Leading climate change scientists from around the world published this week in Nature Climate Change a statement about the long-term impacts of our short-term policymaking. In light of all the celebration of the political good will embodied in the Paris Agreement, this statement is a profound reality check. From the abstract (with my bolding of text):
Most of the policy debate surrounding the actions needed to mitigate and adapt to anthropogenic climate change has been framed by observations of the past 150 years as well as climate and sea-level projections for the twenty-first century. The focus on this 250-year window, however, obscures some of the most profound problems associated with climate change. Here, we argue that the twentieth and twenty-first centuries, a period during which the overwhelming majority of human-caused carbon emissions are likely to occur, need to be placed into a long-term context that includes the past 20 millennia, when the last Ice Age ended and human civilization developed, and the next ten millennia, over which time the projected impacts of anthropogenic climate change will grow and persist. This long-term perspective illustrates that policy decisions made in the next few years to decades will have profound impacts on global climate, ecosystems and human societies — not just for this century, but for the next ten millennia and beyond.
“It’s a statement of worry,” Raymond Pierrehumbert, an Oxford University geoscientist and one of the statement’s 22 authors, is quoted saying in the Washington Post. “And actually, most of us who have worked both on paleoclimate and the future have been terrified by the idea of doubling or quadrupling CO2 right from the get-go.”
So what should we worry about? Sea level rise above all else. This NASA video helps us really see (via a line graph superimposed on images of receding land ice) how quickly its glaciers have melted in just 10 years time.
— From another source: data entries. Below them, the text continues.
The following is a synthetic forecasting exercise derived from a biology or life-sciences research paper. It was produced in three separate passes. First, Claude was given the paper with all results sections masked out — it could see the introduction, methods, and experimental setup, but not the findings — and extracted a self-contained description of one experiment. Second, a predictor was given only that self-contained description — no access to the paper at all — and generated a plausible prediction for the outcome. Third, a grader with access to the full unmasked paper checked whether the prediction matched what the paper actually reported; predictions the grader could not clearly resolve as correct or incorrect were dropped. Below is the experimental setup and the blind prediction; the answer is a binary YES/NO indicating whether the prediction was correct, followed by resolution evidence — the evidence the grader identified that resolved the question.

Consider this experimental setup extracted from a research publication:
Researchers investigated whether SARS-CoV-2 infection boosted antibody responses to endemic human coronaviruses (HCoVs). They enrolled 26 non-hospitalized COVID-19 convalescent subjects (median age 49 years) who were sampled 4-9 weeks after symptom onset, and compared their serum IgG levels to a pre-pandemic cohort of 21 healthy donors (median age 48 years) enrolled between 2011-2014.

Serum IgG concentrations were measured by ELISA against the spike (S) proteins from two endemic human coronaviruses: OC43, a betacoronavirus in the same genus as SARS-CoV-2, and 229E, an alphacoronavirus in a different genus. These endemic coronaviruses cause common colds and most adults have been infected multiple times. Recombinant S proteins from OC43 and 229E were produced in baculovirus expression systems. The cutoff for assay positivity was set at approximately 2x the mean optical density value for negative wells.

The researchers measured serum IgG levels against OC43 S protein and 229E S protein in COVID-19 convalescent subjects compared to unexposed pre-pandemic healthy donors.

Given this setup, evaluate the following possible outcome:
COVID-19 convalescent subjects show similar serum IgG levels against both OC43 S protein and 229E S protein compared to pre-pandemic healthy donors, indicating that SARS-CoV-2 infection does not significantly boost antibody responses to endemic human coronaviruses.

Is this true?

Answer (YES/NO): NO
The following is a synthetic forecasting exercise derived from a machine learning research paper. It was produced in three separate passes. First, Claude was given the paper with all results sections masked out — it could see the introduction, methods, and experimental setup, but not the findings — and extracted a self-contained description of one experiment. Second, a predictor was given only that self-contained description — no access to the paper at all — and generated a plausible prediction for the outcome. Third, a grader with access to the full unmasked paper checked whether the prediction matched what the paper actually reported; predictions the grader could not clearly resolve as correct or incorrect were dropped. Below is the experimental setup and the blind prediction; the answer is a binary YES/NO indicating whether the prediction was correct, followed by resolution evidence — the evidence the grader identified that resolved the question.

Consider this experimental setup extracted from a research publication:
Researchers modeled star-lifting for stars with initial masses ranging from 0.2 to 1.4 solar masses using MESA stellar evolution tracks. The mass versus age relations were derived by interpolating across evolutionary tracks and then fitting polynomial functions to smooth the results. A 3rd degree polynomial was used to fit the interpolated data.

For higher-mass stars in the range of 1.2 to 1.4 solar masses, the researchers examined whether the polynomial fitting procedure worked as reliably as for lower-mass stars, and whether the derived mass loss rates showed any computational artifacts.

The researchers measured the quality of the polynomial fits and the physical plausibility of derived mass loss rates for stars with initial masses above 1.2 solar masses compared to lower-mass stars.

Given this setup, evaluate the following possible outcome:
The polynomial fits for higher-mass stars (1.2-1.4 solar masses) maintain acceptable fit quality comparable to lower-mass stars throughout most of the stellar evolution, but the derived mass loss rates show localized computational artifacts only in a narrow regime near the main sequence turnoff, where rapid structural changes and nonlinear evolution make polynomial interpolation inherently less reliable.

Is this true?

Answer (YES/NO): NO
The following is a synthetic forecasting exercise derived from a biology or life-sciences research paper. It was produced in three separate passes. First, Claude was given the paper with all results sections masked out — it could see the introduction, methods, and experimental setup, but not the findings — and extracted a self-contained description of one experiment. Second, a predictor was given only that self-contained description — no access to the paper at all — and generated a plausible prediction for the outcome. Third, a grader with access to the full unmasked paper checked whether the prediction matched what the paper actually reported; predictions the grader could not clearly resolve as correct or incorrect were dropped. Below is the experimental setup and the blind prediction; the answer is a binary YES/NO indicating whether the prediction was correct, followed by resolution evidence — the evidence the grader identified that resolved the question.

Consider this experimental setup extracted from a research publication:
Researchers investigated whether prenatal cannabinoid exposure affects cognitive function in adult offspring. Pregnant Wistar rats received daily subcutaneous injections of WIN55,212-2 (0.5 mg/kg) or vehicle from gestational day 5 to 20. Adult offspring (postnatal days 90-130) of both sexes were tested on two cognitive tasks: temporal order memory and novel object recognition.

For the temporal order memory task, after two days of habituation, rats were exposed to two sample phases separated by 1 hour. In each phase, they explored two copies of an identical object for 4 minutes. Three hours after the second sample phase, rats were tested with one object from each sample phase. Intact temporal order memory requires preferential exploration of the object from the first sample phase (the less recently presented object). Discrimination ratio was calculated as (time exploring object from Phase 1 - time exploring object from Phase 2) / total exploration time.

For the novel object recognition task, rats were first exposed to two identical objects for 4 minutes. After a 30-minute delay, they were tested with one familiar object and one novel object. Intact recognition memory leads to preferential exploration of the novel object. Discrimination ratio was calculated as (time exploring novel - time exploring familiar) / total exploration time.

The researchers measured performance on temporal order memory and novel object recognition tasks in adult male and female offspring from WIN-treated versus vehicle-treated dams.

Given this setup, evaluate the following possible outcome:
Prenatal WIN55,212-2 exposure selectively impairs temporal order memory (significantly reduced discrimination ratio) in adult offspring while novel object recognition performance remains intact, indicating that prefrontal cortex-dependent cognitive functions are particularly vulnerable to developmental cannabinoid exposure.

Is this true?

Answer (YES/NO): NO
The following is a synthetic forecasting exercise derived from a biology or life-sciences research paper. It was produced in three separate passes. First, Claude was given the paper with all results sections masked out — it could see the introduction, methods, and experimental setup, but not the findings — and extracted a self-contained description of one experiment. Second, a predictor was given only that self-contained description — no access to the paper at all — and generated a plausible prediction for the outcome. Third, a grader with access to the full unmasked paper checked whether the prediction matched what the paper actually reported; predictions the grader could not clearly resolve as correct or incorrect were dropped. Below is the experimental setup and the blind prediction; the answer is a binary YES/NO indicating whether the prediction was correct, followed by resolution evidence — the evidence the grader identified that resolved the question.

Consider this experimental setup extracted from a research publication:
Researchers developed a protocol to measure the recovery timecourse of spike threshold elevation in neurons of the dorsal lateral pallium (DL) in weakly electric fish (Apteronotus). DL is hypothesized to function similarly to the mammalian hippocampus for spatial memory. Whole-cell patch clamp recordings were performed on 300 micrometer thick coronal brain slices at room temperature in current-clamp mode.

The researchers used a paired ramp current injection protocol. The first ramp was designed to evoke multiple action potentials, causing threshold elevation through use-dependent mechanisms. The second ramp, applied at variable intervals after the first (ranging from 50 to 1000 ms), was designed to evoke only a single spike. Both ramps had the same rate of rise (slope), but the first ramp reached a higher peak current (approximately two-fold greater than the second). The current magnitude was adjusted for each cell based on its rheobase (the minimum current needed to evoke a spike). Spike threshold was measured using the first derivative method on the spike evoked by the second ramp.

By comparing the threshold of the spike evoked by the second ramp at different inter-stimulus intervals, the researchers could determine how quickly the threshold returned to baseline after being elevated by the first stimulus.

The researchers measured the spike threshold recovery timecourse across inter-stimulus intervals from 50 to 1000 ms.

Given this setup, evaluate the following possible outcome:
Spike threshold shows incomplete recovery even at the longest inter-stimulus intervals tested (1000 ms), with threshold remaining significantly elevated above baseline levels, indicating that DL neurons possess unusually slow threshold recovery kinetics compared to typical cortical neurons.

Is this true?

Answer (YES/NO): YES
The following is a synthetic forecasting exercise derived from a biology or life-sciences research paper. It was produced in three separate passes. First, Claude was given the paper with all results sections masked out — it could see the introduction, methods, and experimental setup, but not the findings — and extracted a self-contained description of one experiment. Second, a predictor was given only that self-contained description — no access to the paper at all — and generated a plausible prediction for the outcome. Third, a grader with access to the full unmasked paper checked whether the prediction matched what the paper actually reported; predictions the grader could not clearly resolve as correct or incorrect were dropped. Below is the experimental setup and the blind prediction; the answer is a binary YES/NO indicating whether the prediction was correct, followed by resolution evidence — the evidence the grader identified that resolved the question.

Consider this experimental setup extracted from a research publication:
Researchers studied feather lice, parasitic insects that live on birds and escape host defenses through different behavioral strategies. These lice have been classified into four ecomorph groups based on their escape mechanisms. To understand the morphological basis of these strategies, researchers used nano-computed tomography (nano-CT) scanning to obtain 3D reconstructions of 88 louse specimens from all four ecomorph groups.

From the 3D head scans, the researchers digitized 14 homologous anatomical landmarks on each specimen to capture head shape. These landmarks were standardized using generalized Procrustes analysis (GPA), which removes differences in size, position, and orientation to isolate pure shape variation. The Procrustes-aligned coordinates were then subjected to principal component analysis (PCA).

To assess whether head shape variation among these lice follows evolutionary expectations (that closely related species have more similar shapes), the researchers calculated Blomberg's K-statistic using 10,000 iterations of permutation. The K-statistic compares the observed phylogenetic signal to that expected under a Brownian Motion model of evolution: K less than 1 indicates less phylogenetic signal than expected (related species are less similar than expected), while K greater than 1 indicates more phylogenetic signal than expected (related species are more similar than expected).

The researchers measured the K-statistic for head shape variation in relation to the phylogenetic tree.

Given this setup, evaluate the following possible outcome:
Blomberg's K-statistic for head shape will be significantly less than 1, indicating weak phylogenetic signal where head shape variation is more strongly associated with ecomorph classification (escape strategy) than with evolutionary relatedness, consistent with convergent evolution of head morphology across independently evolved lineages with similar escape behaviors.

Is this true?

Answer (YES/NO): YES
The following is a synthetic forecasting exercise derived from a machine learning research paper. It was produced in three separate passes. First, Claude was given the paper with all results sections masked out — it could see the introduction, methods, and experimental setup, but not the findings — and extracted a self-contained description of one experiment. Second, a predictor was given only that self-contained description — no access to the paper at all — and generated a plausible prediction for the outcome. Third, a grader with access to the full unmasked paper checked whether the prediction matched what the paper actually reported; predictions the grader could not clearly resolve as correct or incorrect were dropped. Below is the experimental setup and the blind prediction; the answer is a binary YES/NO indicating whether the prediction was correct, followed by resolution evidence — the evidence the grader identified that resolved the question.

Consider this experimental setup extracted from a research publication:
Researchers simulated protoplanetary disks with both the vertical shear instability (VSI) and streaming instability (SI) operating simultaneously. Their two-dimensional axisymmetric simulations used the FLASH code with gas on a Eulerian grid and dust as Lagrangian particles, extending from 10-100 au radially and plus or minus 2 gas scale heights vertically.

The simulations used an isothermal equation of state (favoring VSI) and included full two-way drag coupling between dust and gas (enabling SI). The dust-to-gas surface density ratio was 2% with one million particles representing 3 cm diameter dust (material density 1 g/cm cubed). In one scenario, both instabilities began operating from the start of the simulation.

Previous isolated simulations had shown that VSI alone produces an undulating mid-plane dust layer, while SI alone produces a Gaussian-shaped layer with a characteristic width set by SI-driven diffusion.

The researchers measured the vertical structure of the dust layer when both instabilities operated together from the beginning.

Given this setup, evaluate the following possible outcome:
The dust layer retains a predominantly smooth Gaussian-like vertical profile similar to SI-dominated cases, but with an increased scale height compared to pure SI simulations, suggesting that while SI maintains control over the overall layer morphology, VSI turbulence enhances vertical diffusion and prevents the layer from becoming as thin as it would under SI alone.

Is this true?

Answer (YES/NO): YES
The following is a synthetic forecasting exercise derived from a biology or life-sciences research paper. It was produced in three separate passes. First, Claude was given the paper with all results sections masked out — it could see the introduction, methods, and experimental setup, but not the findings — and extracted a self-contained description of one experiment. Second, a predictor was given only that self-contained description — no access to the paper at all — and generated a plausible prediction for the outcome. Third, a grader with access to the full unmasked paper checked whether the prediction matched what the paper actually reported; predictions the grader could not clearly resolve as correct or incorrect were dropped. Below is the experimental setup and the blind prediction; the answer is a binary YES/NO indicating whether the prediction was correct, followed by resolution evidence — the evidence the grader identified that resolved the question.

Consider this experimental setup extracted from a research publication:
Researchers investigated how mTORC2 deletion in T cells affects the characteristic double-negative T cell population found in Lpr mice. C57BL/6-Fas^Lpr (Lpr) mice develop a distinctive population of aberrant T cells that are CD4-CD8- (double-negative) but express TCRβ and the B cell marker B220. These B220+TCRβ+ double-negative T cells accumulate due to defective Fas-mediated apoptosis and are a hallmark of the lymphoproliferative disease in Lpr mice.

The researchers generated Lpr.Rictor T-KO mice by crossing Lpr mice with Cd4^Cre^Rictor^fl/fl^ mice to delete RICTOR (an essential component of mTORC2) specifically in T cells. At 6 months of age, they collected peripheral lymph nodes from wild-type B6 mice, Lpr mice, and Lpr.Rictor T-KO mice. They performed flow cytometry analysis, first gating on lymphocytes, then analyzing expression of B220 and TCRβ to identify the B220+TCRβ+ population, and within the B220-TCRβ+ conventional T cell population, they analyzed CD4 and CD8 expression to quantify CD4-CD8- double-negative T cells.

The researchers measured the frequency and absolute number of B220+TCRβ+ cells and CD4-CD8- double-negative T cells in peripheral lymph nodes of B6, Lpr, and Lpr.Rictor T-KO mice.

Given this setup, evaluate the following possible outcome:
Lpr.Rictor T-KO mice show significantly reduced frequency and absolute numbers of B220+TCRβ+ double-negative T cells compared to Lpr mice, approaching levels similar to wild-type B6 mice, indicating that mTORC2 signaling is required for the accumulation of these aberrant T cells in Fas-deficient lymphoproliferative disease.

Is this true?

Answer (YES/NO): YES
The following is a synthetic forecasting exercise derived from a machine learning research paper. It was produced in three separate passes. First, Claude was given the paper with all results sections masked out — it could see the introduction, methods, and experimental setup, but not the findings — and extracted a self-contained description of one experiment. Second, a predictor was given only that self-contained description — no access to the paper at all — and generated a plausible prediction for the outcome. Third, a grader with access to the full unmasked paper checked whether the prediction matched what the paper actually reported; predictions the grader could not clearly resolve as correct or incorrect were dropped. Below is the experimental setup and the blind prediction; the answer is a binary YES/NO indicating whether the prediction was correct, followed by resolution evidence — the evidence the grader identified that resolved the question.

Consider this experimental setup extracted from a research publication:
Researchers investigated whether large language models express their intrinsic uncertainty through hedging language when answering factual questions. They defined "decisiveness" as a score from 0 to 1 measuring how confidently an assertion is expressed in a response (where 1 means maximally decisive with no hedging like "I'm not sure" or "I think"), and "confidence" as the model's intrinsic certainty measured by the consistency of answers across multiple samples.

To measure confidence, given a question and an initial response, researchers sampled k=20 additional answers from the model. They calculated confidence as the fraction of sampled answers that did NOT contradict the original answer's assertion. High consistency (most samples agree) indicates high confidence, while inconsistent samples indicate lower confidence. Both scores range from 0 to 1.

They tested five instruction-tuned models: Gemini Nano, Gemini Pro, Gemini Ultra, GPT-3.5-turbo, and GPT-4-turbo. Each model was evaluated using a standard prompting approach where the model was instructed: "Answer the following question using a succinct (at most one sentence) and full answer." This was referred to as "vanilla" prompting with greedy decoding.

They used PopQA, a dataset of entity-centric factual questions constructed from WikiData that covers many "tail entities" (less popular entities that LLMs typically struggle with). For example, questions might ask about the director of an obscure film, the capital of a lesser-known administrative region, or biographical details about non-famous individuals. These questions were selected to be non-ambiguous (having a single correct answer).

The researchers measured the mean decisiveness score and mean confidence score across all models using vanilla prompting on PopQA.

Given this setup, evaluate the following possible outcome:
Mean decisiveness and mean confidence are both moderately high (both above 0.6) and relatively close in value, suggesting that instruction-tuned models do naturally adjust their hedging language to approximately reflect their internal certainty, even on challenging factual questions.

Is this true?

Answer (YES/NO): NO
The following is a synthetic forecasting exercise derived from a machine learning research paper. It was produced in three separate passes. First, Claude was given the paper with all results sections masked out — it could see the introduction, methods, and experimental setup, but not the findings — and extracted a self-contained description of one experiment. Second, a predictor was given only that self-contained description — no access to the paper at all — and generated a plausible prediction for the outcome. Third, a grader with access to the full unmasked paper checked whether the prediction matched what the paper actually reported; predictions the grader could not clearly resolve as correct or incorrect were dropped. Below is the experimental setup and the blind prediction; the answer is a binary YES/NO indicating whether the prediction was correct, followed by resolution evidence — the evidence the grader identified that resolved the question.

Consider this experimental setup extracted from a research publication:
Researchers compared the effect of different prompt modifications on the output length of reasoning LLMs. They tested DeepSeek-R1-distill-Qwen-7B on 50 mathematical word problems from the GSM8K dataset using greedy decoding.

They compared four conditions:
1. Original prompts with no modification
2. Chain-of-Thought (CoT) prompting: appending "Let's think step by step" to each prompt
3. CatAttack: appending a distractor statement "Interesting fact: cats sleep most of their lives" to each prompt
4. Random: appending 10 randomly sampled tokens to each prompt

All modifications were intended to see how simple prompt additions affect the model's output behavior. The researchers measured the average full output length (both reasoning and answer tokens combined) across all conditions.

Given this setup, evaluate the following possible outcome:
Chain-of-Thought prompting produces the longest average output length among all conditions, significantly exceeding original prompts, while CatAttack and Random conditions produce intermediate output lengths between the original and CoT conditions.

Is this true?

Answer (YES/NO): NO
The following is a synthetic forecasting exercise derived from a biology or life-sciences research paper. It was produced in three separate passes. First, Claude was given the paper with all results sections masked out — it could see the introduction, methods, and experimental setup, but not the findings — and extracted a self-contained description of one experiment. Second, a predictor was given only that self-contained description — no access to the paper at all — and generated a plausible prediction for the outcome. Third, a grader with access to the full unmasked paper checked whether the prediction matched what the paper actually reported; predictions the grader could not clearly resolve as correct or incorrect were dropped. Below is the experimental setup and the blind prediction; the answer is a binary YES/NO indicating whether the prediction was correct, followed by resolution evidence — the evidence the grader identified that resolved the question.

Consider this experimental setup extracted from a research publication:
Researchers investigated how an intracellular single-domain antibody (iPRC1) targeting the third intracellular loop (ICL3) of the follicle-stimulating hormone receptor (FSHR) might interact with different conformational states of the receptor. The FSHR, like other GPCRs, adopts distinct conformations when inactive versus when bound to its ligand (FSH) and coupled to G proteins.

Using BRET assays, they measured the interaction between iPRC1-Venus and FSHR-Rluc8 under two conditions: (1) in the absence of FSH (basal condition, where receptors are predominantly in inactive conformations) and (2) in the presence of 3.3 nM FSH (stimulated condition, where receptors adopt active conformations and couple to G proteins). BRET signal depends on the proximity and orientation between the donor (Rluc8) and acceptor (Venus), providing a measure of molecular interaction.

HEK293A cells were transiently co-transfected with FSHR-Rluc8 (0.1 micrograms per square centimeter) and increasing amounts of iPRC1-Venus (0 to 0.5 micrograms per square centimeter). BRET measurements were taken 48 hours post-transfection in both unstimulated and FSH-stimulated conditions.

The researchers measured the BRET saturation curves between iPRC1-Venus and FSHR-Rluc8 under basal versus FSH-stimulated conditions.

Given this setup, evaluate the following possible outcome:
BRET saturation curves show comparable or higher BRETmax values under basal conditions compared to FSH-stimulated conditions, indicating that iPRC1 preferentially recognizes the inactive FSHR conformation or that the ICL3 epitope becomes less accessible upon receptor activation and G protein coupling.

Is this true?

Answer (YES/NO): NO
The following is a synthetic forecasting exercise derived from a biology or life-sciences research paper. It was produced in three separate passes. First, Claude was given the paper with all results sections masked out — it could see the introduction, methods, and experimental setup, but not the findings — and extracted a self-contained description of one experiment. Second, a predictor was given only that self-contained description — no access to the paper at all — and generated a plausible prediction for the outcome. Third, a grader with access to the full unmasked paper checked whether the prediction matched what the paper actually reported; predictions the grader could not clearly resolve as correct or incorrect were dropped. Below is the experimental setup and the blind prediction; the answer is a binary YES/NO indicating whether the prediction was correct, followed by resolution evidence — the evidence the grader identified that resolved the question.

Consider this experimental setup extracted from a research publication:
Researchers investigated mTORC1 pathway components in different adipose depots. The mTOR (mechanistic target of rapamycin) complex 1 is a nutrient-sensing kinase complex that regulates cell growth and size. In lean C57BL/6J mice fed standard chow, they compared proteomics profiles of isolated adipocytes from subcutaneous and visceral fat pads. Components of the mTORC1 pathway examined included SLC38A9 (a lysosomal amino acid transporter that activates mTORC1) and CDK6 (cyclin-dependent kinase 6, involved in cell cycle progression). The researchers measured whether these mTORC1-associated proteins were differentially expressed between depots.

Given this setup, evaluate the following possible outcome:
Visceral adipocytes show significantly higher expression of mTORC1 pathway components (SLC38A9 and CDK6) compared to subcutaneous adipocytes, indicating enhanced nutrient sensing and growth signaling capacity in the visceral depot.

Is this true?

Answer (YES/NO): YES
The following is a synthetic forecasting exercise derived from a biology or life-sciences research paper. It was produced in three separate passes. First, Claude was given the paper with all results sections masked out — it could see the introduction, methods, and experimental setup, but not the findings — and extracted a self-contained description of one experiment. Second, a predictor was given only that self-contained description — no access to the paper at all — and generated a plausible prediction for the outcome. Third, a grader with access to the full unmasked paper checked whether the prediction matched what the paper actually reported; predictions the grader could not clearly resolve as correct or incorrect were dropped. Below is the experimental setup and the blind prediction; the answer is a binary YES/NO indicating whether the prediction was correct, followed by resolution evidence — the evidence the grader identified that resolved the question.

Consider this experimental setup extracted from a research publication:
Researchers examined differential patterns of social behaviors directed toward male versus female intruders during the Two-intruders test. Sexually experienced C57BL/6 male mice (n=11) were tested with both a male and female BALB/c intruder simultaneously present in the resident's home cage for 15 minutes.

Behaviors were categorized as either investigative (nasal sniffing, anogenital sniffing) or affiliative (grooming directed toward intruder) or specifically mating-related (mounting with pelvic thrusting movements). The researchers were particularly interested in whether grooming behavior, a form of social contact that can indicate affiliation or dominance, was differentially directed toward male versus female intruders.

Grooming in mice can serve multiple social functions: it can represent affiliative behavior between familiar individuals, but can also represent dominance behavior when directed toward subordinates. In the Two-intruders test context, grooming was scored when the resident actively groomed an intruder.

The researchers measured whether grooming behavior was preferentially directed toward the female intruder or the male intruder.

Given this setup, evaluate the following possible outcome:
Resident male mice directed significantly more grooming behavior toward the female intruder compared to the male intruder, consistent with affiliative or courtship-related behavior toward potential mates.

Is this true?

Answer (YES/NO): NO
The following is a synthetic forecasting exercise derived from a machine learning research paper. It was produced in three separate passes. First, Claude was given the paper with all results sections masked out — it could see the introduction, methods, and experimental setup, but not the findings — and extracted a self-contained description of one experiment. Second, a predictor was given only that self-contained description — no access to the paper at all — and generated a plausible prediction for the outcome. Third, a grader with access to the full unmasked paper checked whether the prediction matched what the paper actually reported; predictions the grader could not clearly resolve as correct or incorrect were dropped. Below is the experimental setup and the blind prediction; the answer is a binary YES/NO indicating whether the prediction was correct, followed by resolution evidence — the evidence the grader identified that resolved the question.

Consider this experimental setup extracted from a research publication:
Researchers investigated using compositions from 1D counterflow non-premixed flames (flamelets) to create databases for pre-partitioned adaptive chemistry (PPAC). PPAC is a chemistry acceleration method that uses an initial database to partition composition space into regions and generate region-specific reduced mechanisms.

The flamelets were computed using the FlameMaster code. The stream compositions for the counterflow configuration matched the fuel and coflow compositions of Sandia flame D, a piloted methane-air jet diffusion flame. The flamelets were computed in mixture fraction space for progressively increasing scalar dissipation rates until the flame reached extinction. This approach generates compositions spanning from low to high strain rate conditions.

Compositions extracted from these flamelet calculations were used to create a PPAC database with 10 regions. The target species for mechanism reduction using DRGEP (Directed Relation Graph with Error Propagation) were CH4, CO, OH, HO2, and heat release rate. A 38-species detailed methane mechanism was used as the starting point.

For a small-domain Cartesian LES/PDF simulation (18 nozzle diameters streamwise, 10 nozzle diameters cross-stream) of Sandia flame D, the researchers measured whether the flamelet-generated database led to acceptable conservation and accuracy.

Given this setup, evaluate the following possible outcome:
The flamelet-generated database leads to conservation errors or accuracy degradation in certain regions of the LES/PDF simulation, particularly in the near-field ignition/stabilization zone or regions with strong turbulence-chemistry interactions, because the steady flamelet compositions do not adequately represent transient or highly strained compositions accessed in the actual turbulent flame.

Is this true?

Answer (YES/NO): NO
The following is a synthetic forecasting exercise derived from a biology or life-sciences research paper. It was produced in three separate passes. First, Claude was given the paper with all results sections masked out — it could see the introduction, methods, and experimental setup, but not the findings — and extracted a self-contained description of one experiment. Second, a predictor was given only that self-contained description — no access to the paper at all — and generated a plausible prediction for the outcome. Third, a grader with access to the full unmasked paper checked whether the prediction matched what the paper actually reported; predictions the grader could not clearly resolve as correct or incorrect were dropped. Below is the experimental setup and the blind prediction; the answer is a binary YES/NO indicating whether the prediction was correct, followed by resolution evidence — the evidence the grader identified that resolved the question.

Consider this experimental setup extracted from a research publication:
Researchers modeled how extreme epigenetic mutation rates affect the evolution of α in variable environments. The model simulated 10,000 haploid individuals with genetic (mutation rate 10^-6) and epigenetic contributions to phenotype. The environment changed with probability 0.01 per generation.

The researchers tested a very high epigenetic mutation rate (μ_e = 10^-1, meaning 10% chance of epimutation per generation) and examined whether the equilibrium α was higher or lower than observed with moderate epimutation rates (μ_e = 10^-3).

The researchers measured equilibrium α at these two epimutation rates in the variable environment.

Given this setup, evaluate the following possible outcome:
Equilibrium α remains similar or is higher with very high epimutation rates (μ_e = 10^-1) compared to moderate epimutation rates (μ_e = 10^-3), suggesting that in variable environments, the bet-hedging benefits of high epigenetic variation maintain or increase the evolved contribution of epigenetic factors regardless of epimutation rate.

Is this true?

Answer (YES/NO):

The Post ends on the increased capacity we humans have to calculate the long term impacts of our pollution with a high measure of precision, even if we’re a little slow on the uptake. “All of this coming together means that a conversation about increasingly long-range forecasts, and about the millennial scale consequences of today’s greenhouse gas emissions, is growing within the scientific world. The question remains whether a similar conversation will finally take hold in the public and political one.”
Welcome to the Anthropocene.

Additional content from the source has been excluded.